[[ Dataset excerpt, beginning ]]

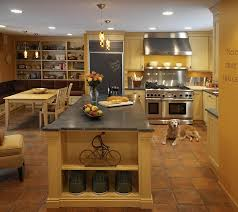 Floor Tiles Kitchen Ideas 20 Interiors That Embrace The Warm Rustic Beauty Of Terracotta Tiles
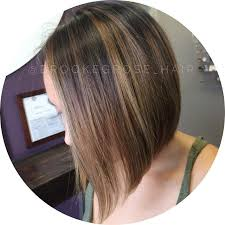 how to add colour chunks to hairstyles 21 eye catching a line bob hairstyles styles weekly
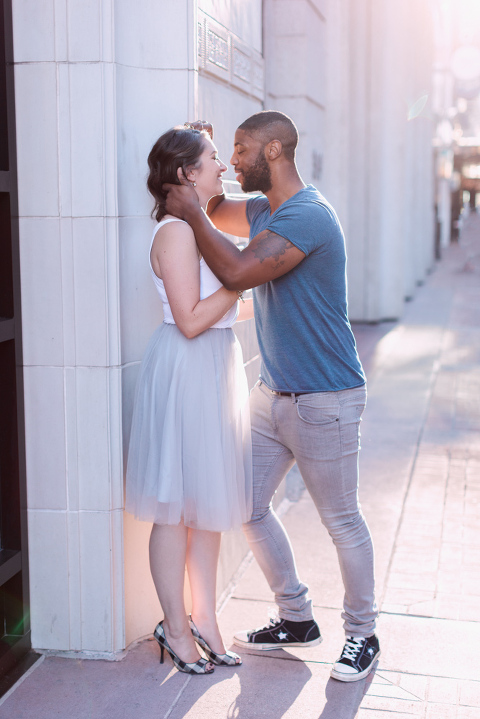 Stephen's Ave Engagement Session, tulle skirt, calgary wedding photographer nicole sarah, kissing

[[ Dataset excerpt, end ]]

## Work required
Go through the listing above and retype each line exactly, apart from the pictures.

## Exercise response
 Floor Tiles Kitchen Ideas 20 Interiors That Embrace The Warm Rustic Beauty Of Terracotta Tiles
 how to add colour chunks to hairstyles 21 eye catching a line bob hairstyles styles weekly
 Stephen's Ave Engagement Session, tulle skirt, calgary wedding photographer nicole sarah, kissing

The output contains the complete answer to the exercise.